# A pic of my oscar!



## Fishman (Mar 1, 2003)

here is her pic


----------



## JesseD (Mar 26, 2003)

thats a nice lookin albino oscar u got there.









i am currently trying to get a breeding pair of albino oscars









i big is she?!

I LOVE OSCARS


----------



## Fishman (Mar 1, 2003)

I'm trying to breed her with a large male? that I have in the other side of the divided 75gal but they try to kill each other so I keep them seperated!

she lays eggs every couple weeks but not in the 75 with him yet!

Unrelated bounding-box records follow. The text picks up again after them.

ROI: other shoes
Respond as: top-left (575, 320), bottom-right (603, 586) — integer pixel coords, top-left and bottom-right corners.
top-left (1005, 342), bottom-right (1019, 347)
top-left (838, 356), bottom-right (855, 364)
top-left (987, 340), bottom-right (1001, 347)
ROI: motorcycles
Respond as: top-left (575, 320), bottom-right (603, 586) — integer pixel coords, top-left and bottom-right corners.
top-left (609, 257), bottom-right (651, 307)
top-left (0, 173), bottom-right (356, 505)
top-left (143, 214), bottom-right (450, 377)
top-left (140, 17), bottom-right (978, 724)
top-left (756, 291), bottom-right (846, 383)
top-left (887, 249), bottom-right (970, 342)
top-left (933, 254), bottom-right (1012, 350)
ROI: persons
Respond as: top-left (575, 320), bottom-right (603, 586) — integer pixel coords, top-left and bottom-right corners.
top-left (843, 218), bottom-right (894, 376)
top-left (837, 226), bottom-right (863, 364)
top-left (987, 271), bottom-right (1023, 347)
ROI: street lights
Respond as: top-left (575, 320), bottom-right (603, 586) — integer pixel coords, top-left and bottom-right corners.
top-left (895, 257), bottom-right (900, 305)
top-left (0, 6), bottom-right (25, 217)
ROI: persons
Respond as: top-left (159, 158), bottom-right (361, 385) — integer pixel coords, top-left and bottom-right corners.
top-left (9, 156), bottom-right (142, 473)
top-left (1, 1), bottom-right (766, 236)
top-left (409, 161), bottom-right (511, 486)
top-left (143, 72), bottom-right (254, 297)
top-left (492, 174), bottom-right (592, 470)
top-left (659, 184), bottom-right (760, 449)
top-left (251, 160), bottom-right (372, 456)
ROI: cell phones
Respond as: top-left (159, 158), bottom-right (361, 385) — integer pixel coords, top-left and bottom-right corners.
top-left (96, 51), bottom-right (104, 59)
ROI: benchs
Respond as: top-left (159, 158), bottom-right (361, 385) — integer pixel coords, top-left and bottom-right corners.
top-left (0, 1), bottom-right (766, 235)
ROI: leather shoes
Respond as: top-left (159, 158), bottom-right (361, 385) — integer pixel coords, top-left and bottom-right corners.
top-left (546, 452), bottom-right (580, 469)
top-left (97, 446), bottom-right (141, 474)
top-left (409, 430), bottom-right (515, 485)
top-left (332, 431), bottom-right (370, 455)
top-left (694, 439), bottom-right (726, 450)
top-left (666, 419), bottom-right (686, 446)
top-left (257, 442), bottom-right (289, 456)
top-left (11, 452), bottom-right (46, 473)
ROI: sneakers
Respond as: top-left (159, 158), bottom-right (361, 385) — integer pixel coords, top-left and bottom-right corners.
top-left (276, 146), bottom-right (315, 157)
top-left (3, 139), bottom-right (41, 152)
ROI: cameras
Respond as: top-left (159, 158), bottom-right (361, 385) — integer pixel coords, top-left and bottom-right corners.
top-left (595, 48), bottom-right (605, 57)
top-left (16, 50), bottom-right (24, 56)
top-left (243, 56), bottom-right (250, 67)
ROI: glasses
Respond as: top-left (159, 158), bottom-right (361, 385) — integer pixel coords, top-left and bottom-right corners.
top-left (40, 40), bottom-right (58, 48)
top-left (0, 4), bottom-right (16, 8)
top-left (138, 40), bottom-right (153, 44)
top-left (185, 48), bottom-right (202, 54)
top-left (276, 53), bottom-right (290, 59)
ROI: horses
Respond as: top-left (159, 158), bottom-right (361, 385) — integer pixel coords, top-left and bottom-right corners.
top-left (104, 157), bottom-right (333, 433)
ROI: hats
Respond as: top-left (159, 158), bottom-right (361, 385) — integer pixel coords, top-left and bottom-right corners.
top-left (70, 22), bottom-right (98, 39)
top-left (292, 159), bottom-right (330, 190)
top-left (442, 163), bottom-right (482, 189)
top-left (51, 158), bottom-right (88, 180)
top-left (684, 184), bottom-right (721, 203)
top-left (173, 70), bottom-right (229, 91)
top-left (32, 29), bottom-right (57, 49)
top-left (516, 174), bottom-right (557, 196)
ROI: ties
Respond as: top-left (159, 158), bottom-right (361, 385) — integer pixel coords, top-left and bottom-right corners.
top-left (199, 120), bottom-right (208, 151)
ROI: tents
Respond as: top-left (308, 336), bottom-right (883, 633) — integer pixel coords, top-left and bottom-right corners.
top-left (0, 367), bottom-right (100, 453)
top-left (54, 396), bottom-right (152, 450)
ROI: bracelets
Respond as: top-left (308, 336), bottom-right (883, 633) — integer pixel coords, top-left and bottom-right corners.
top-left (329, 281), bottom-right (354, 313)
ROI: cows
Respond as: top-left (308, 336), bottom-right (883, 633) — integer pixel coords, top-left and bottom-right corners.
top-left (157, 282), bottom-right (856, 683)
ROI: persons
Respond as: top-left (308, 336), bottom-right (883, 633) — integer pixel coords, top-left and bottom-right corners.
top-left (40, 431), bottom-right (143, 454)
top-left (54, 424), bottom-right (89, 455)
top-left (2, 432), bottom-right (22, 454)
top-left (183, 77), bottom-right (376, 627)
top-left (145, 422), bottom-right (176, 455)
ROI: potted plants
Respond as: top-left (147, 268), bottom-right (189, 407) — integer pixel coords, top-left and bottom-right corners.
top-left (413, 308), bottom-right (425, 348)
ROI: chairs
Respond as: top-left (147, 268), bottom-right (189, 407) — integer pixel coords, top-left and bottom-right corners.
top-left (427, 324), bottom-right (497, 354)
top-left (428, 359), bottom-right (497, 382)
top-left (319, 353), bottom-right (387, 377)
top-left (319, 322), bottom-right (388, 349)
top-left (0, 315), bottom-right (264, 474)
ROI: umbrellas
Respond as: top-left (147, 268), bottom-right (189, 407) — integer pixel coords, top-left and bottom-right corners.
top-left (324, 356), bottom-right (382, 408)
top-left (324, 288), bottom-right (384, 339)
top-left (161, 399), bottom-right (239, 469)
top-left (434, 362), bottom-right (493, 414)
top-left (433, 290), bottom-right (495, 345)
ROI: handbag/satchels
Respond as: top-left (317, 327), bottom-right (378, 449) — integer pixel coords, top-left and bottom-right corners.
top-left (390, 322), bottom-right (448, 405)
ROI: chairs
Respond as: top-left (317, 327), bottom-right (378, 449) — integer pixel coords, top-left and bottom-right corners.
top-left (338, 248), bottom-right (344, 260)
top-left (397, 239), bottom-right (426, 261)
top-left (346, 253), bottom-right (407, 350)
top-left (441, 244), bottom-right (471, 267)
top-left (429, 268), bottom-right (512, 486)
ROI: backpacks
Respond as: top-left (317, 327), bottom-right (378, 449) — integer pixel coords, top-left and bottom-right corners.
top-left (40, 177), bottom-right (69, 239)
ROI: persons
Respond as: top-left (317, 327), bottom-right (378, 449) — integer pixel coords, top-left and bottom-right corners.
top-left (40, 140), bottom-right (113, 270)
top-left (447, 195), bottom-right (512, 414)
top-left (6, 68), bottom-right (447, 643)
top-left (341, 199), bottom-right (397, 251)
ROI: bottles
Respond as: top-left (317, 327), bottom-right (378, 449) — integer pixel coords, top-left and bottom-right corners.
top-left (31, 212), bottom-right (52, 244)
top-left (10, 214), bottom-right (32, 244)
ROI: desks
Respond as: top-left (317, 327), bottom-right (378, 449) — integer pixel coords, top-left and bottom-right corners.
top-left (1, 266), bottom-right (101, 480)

I gave up trying to breed them and just enjoy them seperated!

Thanks


----------



## Fishman (Mar 1, 2003)

She is about 10-11 inches TL give or take some I'm not a big fan of getting her in a net to measure because she makes one hell of a mess everywhere with water!


----------



## JesseD (Mar 26, 2003)

i can only imagine how much she thrashes

i use to have 2 oscars about 8-9 inches and they would freak out anytime i got close to them with a net!!


----------



## dead golfish (Apr 24, 2003)

sweet lookin fish ive always wanted an oscar they look so cool


----------



## Innes (Jan 13, 2003)

nice fish









as far as I know people who want to breed oscars buy 6 and wait untill 2 pair up, then they try to breed them and lose the other 4


----------



## thePACK (Jan 3, 2003)

very nice...


----------



## Innes (Jan 13, 2003)

I hope you enter that oscar for next months non-piranha pic of the month


----------



## JesseD (Mar 26, 2003)

Innes said:


> as far as I know people who want to breed oscars buy 6 and wait untill 2 pair up, then they try to breed them and lose the other 4


 that is what i am trying to do.


----------



## JesseD (Mar 26, 2003)

i have a question Fishman:

your oscar lays eggs even though there is not a male in with her?

also, do u perhaps have any pics of her from a side view?


----------